Self-tracking practices as knowledge technologies

An edited excerpt from the concluding chapter of my book The Quantified Self: A Sociology of Self-Tracking.

As I have remarked in this book’s chapters, via the mainstream self-tracking devices and software that are available, certain aspects of selfhood and embodiment are selected for monitoring while a plethora of others are inevitably left out, ignored, or not even considered in the first place. Those aspects that are selected become more visible, while others are obscured or neglected through this process. The technologies themselves, including the mobile, wearable and ‘anti-wearable’ sensor-embedded objects and the software that animate them, tend to be the product of a narrow demographic of designers: white, well-paid, heterosexual men living in the Global North. In consequence, the tacit assumptions and norms that underpin the design and affordances of self-tracking technologies are shaped by these people’s decisions, preferences and values. Thus, for example, devices such as Apple Watch initially failed to include a menstrual cycle tracker as part of its built-in features (Eveleth, 2014); sexuality self-tracking apps focus on male sexual performance and competitive displays of prowess (Lupton, 2015); apps that use westernised concepts and images of health and the human body are inappropriate for Aboriginal people living in remote areas of Australia (Christie and Verran, 2014). How people from outside this demographic might engage or not with these technologies and how technologies might be better designed to acknowledge the diversity of socioeconomic advantage, cultures and sexual identities are subjects rarely pondered upon in the world of technology design …

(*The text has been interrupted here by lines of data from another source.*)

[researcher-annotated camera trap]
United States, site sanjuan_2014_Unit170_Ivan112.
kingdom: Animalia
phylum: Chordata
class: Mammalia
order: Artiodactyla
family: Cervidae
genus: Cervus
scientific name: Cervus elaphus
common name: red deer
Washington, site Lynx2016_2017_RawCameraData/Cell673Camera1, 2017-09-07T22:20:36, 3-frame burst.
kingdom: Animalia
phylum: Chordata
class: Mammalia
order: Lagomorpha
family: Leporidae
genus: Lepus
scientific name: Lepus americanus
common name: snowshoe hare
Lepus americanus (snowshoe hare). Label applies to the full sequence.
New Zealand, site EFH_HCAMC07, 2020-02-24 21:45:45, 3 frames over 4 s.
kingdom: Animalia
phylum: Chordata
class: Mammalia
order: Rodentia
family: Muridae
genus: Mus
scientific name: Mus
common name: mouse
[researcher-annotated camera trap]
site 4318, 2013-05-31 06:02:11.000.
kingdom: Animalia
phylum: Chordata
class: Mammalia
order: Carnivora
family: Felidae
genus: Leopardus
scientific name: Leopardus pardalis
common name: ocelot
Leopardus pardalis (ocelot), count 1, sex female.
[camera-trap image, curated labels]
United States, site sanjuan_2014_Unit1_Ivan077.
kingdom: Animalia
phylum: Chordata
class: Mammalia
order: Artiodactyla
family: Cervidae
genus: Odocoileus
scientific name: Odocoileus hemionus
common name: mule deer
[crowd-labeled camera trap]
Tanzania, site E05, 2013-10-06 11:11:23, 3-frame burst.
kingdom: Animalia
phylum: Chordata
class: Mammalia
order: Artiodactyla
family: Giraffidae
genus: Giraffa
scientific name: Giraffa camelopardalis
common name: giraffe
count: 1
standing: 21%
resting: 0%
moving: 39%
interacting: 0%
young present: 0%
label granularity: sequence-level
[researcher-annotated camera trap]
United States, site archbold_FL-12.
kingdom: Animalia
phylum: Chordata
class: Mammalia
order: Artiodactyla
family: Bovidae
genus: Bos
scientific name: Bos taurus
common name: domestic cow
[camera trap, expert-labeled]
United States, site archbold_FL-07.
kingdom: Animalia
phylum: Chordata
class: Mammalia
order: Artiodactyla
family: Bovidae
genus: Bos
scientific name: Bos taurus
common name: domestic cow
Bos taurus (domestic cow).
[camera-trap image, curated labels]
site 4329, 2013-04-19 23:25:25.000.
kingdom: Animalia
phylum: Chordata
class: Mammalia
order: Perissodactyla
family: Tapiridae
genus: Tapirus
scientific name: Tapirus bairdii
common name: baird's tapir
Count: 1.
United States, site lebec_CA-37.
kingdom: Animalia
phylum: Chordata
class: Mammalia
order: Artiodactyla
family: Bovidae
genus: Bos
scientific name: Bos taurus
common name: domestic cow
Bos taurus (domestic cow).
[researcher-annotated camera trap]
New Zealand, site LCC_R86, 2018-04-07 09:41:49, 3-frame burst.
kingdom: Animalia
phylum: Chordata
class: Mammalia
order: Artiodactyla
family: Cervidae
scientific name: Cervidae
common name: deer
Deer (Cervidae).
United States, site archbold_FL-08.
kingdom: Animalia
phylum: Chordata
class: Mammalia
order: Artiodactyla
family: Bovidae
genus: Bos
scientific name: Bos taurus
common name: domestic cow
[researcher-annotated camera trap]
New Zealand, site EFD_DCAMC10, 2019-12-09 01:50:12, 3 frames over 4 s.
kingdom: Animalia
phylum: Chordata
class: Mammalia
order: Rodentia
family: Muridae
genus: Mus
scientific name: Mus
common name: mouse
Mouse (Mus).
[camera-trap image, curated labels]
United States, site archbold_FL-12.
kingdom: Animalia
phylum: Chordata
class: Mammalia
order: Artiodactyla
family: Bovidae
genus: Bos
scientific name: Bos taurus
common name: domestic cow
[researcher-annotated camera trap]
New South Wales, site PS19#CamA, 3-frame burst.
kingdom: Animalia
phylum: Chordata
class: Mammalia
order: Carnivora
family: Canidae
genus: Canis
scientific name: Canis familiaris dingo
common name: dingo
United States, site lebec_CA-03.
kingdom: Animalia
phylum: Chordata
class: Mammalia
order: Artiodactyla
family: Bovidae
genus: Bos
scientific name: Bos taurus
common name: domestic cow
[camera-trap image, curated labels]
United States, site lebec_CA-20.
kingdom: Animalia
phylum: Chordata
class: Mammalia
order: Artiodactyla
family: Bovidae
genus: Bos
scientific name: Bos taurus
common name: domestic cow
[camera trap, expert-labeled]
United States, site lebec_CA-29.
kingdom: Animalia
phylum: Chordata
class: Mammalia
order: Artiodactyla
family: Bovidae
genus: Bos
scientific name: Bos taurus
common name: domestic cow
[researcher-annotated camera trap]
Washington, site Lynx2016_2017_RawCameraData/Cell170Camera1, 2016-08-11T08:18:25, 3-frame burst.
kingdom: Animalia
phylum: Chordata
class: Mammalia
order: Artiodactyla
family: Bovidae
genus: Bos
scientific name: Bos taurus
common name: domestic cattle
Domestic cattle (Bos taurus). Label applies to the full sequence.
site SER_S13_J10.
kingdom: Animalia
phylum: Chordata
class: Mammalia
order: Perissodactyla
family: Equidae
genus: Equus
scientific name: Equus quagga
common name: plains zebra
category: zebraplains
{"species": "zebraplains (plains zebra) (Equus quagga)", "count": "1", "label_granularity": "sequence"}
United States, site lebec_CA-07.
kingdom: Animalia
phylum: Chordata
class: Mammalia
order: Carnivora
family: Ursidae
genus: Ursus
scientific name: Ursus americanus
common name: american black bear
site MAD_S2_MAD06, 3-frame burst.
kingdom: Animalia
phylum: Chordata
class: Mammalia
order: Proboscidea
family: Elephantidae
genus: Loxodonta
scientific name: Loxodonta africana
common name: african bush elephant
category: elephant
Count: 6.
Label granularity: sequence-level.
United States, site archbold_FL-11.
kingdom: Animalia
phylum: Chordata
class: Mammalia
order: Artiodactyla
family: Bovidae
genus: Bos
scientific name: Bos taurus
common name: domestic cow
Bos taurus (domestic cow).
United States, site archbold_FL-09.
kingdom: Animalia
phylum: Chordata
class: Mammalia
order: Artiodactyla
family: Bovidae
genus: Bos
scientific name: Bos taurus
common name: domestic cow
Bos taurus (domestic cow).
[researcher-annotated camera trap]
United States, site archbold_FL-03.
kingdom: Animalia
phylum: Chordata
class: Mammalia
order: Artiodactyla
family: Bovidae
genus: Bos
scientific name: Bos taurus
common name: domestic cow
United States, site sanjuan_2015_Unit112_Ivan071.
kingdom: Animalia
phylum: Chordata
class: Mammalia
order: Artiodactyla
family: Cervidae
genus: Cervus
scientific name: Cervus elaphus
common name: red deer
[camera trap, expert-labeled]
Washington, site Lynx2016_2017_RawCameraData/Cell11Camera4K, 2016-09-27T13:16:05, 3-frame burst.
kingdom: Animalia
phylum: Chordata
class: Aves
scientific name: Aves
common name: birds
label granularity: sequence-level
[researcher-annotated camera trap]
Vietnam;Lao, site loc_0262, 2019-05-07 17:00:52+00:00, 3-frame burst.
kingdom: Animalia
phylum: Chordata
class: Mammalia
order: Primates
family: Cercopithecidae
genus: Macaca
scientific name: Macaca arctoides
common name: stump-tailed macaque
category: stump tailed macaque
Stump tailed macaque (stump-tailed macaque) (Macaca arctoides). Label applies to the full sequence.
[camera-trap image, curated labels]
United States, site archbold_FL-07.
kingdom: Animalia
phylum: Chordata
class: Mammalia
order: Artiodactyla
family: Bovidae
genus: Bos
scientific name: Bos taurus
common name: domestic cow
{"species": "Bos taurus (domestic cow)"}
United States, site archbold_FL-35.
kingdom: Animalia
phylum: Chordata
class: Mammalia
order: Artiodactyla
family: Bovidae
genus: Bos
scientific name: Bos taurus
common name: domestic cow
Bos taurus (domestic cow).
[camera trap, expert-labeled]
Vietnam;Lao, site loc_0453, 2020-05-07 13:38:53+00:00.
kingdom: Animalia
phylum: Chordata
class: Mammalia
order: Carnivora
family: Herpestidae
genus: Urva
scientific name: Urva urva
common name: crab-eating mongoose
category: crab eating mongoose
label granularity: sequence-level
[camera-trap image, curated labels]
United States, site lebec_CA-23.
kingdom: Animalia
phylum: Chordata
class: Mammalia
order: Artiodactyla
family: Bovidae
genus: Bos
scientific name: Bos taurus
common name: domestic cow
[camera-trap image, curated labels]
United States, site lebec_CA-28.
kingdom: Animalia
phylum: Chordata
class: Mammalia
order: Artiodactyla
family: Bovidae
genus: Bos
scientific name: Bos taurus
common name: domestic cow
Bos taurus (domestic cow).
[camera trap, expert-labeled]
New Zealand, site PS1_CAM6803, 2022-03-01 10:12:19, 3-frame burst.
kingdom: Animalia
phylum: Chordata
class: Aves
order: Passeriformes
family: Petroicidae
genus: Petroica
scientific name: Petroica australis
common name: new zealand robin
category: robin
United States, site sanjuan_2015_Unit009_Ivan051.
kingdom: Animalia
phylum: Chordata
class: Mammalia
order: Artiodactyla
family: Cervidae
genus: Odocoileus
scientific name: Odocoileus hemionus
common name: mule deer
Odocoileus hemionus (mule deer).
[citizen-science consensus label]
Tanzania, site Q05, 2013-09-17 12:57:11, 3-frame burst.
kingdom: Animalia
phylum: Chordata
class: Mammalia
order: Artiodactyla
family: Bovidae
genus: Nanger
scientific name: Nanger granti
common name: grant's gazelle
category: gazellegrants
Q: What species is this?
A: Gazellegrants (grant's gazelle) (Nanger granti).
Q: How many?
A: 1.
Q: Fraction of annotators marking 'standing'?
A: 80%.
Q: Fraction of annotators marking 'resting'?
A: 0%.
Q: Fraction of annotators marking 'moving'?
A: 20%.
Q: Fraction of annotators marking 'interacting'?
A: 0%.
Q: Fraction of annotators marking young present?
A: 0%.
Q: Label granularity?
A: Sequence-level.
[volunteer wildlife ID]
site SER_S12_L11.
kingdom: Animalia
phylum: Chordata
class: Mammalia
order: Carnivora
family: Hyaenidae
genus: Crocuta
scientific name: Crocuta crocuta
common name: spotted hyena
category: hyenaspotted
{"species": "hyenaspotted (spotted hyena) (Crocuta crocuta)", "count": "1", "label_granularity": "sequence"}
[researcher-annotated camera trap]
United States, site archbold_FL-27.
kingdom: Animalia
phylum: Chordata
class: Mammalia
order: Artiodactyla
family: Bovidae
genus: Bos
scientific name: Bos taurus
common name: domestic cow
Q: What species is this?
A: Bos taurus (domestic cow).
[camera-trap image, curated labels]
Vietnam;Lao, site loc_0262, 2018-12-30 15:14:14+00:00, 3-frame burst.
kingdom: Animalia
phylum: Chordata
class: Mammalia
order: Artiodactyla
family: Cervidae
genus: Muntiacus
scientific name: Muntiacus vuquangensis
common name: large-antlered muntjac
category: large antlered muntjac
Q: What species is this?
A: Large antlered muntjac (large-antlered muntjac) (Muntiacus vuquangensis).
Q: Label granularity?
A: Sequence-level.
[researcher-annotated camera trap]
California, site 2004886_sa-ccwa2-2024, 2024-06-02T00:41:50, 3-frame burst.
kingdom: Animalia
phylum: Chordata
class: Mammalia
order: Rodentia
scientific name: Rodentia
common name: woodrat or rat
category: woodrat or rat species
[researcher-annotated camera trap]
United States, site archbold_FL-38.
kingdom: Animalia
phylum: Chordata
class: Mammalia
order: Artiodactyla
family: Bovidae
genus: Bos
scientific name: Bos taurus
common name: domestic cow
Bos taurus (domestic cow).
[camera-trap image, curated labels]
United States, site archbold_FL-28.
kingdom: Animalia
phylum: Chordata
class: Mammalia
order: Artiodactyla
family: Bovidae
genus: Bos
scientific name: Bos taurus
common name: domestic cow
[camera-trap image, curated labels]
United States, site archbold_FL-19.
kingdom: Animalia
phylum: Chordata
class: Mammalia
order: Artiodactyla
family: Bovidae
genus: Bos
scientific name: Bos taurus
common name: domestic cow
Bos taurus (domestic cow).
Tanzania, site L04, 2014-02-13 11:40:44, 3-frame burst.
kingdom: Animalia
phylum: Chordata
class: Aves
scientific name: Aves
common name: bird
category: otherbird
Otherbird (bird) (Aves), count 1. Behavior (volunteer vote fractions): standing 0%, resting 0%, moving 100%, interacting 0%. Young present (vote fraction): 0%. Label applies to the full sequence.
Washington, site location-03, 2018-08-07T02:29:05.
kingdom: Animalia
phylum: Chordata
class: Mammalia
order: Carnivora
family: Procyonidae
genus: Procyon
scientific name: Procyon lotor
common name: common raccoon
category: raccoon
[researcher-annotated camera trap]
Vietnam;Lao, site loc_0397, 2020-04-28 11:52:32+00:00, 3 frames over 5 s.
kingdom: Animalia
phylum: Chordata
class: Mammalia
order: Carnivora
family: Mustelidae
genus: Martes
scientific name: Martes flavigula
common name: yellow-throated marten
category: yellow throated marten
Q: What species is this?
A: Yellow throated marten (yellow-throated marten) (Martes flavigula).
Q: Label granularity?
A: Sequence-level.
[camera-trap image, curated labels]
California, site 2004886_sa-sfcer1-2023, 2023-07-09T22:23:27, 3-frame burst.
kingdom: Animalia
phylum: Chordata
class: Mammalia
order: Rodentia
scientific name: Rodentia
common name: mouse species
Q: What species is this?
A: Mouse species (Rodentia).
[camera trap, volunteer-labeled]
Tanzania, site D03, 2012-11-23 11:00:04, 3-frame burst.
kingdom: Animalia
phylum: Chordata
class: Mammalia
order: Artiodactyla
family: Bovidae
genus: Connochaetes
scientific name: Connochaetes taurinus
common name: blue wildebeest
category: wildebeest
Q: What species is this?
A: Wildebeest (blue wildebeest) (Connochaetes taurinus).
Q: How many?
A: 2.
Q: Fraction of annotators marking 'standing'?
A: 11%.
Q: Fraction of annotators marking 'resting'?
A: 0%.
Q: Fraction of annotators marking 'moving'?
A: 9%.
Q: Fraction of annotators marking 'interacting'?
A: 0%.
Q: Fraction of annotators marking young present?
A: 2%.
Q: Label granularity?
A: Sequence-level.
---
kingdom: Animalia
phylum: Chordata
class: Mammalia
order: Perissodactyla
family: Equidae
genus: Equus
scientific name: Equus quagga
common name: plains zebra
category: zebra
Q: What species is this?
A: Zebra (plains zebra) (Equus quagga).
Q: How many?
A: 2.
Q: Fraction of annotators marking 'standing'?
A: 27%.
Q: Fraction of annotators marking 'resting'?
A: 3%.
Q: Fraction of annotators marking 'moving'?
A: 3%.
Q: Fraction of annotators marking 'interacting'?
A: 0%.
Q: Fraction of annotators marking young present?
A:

At the same time as self-tracking practices are reductive and selective, they are also productive. They bring into being new knowledges, assemblages, subjectivities and forms of embodiment and social relations. In Chapter 2 I referred to the four types of technology identified by Foucault, which work together to produce knowledges on humans. Acts of reflexive self-monitoring involve all four of these knowledge technologies. Via prosumption, self-trackers generate data on themselves (technologies of production); they manipulate and communicate the symbols, images, discourses and ideas related to their own data and the devices that generate these data (technologies of sign systems); they are involved in strategies that are designed to assist them in participating in certain forms of conduct for specific ends (technologies of power); and all of these practices are overtly and deliberately directed at performing, presenting and improving the self (technologies of the self).

What is particularly intriguing about this expertise is that it both operates at the level of the ‘nonexpert’ (the self-tracker), where it is configured, and is inextricably interbound into the digital data economy and the forms of government regulation of the body politic. The authority of the knowledgeable expert on human life is dispersed among members of the lay public to a greater extent than ever before. However, the shared nature of this authority and expertise also undermines the power that self-trackers possess over their own information. Reflexive self-monitors are able to generate their own truth claims about trackers’ own bodies/selves, but these trackers are increasingly unable to control how these truth claims are used by other actors or what the potential ramifications for their own life chances and opportunities are once these data come under the control of others.